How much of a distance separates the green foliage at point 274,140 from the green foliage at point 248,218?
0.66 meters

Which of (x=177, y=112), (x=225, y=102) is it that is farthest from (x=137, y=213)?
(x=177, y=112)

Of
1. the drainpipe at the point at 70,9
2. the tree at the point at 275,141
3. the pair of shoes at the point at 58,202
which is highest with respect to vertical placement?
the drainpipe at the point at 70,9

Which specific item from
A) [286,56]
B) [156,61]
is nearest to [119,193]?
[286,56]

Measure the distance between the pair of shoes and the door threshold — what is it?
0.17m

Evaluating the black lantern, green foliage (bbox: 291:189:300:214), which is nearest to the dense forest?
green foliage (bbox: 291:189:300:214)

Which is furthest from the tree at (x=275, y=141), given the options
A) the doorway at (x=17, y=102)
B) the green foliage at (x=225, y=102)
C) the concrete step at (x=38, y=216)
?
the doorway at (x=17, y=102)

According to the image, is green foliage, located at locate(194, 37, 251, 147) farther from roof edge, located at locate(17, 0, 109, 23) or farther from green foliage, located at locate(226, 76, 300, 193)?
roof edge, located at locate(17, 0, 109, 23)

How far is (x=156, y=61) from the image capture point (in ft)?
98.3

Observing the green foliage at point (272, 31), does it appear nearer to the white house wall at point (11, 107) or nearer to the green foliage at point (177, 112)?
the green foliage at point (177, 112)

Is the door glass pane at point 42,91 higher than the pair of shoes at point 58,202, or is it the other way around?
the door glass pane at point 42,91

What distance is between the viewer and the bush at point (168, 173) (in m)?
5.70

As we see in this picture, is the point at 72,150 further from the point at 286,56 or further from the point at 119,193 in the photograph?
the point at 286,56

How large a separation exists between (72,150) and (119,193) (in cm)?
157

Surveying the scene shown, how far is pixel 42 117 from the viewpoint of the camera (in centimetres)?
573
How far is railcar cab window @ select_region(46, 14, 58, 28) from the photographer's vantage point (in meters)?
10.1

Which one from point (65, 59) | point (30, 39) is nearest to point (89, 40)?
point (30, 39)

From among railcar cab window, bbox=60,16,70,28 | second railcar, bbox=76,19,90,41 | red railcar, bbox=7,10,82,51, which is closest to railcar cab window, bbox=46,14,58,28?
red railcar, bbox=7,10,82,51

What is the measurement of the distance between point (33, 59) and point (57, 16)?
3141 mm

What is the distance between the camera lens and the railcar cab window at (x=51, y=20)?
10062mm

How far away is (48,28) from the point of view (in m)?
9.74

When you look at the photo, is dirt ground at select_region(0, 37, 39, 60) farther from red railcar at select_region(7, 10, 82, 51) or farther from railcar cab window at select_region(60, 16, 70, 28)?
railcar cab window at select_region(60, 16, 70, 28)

# [Goal]
All of the records must be retyped exactly as they are.

# [Problem solution]
How much of a distance separates the green foliage at point 274,140 from the green foliage at point 248,218?
0.66 meters

Which of (x=177, y=112), (x=225, y=102) is it that is farthest from (x=137, y=213)?
(x=177, y=112)

Of
1. the drainpipe at the point at 70,9
2. the tree at the point at 275,141
3. the pair of shoes at the point at 58,202
which is highest with respect to vertical placement?
the drainpipe at the point at 70,9

Which specific item from
A) [286,56]
B) [156,61]
is nearest to [119,193]?
[286,56]

Measure the distance between the pair of shoes and the door threshold — what is it?
0.17m

Evaluating the black lantern, green foliage (bbox: 291:189:300:214), which is nearest to the dense forest?
green foliage (bbox: 291:189:300:214)

Which is furthest from the tree at (x=275, y=141), given the options
A) the doorway at (x=17, y=102)
B) the green foliage at (x=225, y=102)
C) the concrete step at (x=38, y=216)
?
the doorway at (x=17, y=102)

According to the image, is green foliage, located at locate(194, 37, 251, 147) farther from roof edge, located at locate(17, 0, 109, 23) or farther from green foliage, located at locate(226, 76, 300, 193)?
roof edge, located at locate(17, 0, 109, 23)

How far is (x=156, y=61) from the image capture point (in ft)?
98.3

Observing the green foliage at point (272, 31), does it appear nearer to the white house wall at point (11, 107) or nearer to the green foliage at point (177, 112)?
the green foliage at point (177, 112)

Is the door glass pane at point 42,91 higher than the pair of shoes at point 58,202, or is it the other way around?
the door glass pane at point 42,91

What distance is between the viewer and the bush at point (168, 173) (in m)?
5.70

As we see in this picture, is the point at 72,150 further from the point at 286,56 or further from the point at 119,193 in the photograph?
the point at 286,56

How large a separation exists between (72,150) and (119,193) (in cm)?
157

Surveying the scene shown, how far is pixel 42 117 from the viewpoint of the camera (in centimetres)?
573
How far is railcar cab window @ select_region(46, 14, 58, 28) from the photographer's vantage point (in meters)?
10.1

Which one from point (65, 59) | point (30, 39) is nearest to point (89, 40)?
point (30, 39)

From among railcar cab window, bbox=60,16,70,28 | second railcar, bbox=76,19,90,41 | red railcar, bbox=7,10,82,51, which is closest to railcar cab window, bbox=46,14,58,28?
red railcar, bbox=7,10,82,51

What is the measurement of the distance between point (33, 59) and point (57, 16)?
3141 mm

What is the distance between the camera lens and the railcar cab window at (x=51, y=20)?
10062mm

How far away is (48,28) from the point of view (in m)?
9.74

When you look at the photo, is dirt ground at select_region(0, 37, 39, 60) farther from red railcar at select_region(7, 10, 82, 51) or farther from railcar cab window at select_region(60, 16, 70, 28)?
railcar cab window at select_region(60, 16, 70, 28)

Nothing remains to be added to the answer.